### Set task 1:
Which chapter-and-verse references to Acts appear in the Bible study on Gamaliel? List every one.
### Set task 2:
Transcribe the Bible study on Gamaliel word for word, from "When the Sanhedrin" to "those disobedient apostles.".
### Set task 3:
Answer these questions from the Bible study on Gamaliel:
(a) What volume number does the series title give?
(b) How does the text explain the term Sanhedrin?
(c) Who freed the apostles from jail that evening?

### Given passage:
(begin)
A Quick, Compelling Bible Study Vol. 58 – Rabbi Gamaliel, the Pharisee Who Spoke Truth About Jesus


By Myra Kahn Adams

Author’s Note: Interested readers can find all previous volumes of this series here.

Today we discuss a first-century Jewish rabbi who saved the apostles from death sentences because they were attracting growing numbers of Jewish followers. Raise your hand if you have ever heard the name, Gamaliel. I see very few, so let’s learn how the Lord used this rabbi at two critical times in early church history. 

The dramatic verses we study are from Acts 5:12-42 and condensed below.  

Teaching in the name of Jesus, His apostles “performed many signs and wonders among the people.” Subsequently, “more men and women believed in the Lord and were added to their number.” Peter especially was blessed with the miraculous gift of healing:

 “People brought the sick into the streets and laid them on beds and mats so that at least Peter’s shadow might fall on some of them as he passed by. Crowds gathered also from the towns around Jerusalem, bringing their sick and those tormented by impure spirits, and all of them were healed” (Acts 5:15-16).

Predictably, the temple high priests “were filled with jealousy,” so they arrested and jailed the apostles. But, that evening, the apostles were miraculously freed by “an angel of the Lord” who commanded them, “ ‘Go, stand in the temple courts and tell the people all about this new life’ ” (Acts 5:20). Thus, by dawn, the apostles were back in the temple courts to “teach the people.” 

When the Sanhedrin (Jewish supreme court) next convened, they sent for the jailed apostles, but “the officers did not find them there.” Then Sanhedrin members heard, “the men you put in jail are standing in the temple courts teaching the people.” Promptly, they issued orders to retrieve those disobedient apostles.

Standing before the court, the apostles were scolded by the high priest who said: 

“‘We gave you strict orders not to teach in this name [Jesus]. Yet you have filled Jerusalem with your teaching and are determined to make us guilty of this man’s blood’” (Acts 5:28).  

That accusation provided an opportunity for Peter and the apostles to speak their minds in what could be called “the apostle’s mission statement”:

“‘We must obey God rather than human beings! The God of our ancestors raised Jesus from the dead—whom you killed by hanging him on a cross. God exalted him to his own right hand as Prince and Savior that he might bring Israel to repentance and forgive their sins. We are witnesses of these things, and so is the Holy Spirit, whom God has given to those who obey him’” (Acts 5: 29-32).
(end)
### Provided material:
(begin)
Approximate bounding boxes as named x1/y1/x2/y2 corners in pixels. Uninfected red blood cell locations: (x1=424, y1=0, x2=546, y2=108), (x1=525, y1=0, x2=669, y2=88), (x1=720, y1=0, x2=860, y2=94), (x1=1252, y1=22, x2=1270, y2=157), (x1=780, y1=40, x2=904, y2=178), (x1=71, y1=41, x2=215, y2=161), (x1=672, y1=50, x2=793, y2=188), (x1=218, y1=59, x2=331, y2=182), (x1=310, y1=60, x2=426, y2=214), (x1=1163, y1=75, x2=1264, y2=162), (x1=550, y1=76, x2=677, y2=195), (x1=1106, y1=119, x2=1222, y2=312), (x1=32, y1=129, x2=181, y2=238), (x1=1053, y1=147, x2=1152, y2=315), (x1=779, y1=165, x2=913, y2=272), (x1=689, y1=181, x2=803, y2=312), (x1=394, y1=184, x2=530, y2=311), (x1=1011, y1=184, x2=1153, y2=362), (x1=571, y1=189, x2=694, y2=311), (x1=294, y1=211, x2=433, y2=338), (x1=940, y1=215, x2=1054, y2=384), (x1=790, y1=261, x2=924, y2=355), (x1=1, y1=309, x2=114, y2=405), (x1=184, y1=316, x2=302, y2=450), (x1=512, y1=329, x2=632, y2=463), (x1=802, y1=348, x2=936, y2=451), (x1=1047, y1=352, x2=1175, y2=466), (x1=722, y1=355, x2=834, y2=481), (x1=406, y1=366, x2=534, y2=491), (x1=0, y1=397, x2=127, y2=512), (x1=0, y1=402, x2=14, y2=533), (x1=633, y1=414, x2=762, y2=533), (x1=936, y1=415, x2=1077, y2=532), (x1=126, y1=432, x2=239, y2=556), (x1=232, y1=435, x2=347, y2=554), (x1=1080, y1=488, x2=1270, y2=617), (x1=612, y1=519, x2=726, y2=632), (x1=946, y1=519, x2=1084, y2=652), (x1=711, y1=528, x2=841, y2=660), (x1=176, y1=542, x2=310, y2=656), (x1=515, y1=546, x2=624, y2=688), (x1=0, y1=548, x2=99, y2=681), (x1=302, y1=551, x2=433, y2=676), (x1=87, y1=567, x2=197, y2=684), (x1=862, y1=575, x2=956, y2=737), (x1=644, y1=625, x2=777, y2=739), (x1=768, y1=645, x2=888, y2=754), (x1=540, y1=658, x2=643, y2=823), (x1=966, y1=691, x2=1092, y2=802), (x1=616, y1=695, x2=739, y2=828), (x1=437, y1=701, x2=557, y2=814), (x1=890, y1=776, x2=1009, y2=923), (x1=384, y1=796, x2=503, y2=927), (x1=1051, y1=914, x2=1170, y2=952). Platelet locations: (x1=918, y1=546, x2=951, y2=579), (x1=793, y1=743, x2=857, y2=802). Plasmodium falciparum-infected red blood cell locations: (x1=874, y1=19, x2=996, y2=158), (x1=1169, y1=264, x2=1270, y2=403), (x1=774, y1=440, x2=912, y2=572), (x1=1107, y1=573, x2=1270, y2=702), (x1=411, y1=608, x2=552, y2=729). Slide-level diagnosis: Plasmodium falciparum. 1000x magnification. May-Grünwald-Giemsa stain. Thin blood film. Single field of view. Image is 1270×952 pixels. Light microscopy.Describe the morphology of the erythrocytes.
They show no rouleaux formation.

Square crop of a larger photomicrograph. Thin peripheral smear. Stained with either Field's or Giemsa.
(end)
### Full response 1:
Acts 5:12-42
Acts 5:15-16
Acts 5:20
Acts 5:28
Acts 5: 29-32

### Full response 2:
When the Sanhedrin (Jewish supreme court) next convened, they sent for the jailed apostles, but “the officers did not find them there.” Then Sanhedrin members heard, “the men you put in jail are standing in the temple courts teaching the people.” Promptly, they issued orders to retrieve those disobedient apostles.

### Full response 3:
(a) Vol. 58
(b) As the Jewish supreme court
(c) An angel of the Lord